My question is, in what order should this multiplication be executed? I know that matrix multiplication is not commutative in general, and so I am stumped as to what "order" I am supposed to perform the above matrix products in. Does the equation dictate the order? If not, then how does one know?

Answer 1

You should consider this to be taken in the order that the index of the product says. So first $i=k+1$, then $i=k+2$, then $i=k+3$ and so on until $i=t$. This expansion occurs left to right, with $i=k+1$ on the far left and $i=t$ on the far right.

Answer 2

Matrix multiplaction is not commuative, but it is associative. This means that $A \cdot B \cdot C$ is different from $B\cdot A \cdot C$. However, $(A \cdot B) \cdot C$ is the same as $A \cdot (B \cdot C)$.

Answer 3

Matrix multiplication is associative, so you could take this in "pairs" then go in the proper ordering, right to left. However, since you have some diagonal matrices, multiplying a chain of those is special in that the order doesn't matter.

Here's an extended explanation. We know the following for matrices $A, B,$ and $C$ of suitable sizes (the multiplication makes sense):

$$ (AB)C = A(BC) $$

yet in general, $AB \neq BA$. So, when you have a chain, you can work in pairs - here's an example:

$$ (AB)(CD) = A(BC)D $$

(again, assuming everything is of suitable size).
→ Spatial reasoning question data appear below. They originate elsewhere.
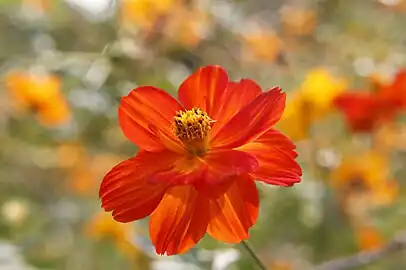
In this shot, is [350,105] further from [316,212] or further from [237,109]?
[237,109]

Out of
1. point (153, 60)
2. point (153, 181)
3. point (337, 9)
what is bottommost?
point (153, 181)

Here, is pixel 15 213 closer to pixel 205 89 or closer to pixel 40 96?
pixel 40 96

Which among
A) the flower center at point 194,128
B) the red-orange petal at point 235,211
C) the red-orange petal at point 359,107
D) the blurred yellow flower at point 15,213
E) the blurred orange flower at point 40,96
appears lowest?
the red-orange petal at point 235,211

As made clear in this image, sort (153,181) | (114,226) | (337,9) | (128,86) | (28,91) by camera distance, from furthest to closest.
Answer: (337,9) → (28,91) → (114,226) → (128,86) → (153,181)

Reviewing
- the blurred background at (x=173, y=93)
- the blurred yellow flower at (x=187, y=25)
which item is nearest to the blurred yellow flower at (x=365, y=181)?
the blurred background at (x=173, y=93)

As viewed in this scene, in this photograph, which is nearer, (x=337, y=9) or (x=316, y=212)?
(x=316, y=212)

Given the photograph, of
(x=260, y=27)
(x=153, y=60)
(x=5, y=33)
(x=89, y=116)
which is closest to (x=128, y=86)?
(x=153, y=60)

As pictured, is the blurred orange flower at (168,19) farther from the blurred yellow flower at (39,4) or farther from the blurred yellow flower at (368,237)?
the blurred yellow flower at (368,237)

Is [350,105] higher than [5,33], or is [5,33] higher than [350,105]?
[5,33]

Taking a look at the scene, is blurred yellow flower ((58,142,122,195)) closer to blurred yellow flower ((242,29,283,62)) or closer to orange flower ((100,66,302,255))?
blurred yellow flower ((242,29,283,62))
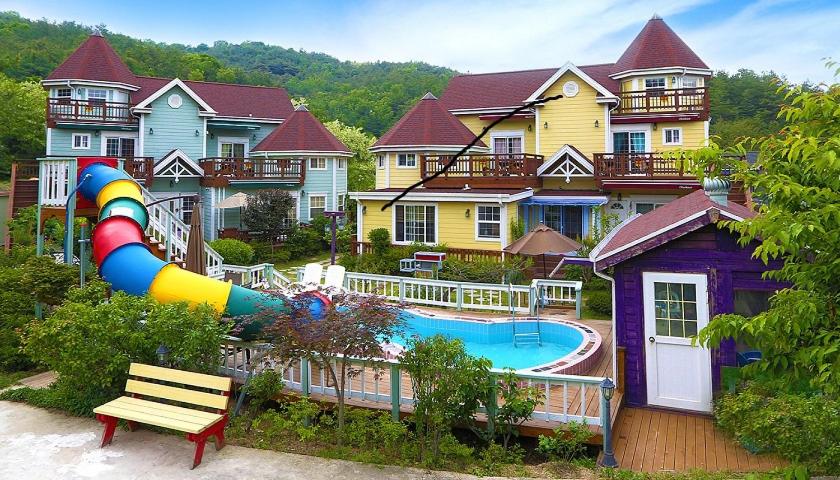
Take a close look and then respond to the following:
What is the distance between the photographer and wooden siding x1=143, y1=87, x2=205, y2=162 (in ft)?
91.4

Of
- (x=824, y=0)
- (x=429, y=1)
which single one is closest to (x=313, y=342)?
(x=429, y=1)

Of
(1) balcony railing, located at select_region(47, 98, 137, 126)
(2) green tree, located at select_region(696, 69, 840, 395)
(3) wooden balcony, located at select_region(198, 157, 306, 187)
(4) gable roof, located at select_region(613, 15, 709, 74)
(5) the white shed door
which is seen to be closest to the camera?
(2) green tree, located at select_region(696, 69, 840, 395)

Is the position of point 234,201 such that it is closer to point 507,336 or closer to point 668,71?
point 507,336

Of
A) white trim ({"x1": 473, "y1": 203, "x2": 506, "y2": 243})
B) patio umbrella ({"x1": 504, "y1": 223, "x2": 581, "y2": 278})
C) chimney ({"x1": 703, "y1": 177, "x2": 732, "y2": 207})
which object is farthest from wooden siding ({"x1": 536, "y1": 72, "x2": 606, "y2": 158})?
chimney ({"x1": 703, "y1": 177, "x2": 732, "y2": 207})

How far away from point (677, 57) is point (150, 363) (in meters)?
25.8

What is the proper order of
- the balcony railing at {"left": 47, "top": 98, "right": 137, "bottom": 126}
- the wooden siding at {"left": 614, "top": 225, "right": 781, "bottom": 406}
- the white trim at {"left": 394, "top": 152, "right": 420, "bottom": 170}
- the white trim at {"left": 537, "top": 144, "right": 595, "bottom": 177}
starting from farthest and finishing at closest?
the balcony railing at {"left": 47, "top": 98, "right": 137, "bottom": 126} < the white trim at {"left": 394, "top": 152, "right": 420, "bottom": 170} < the white trim at {"left": 537, "top": 144, "right": 595, "bottom": 177} < the wooden siding at {"left": 614, "top": 225, "right": 781, "bottom": 406}

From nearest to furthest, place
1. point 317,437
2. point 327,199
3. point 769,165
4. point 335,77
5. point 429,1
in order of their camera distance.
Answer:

Now let's examine matrix-vector multiplication in a chain.

\begin{align*} ABCD\mathbf{x} &= ABC\mathbf{x'} \\ &= AB\mathbf{x''}\\ &= A\mathbf{x'''} \end{align*}

This is if we use the usual "right-to-left" scheme. Of course, we may also multiply any two adjacent matrices and still arrive at the same product.

The commutativity of diagonal matrix multiplication is very easy to see - take any two diagonal matrices of the same size and multiply both ways. It's neat to see!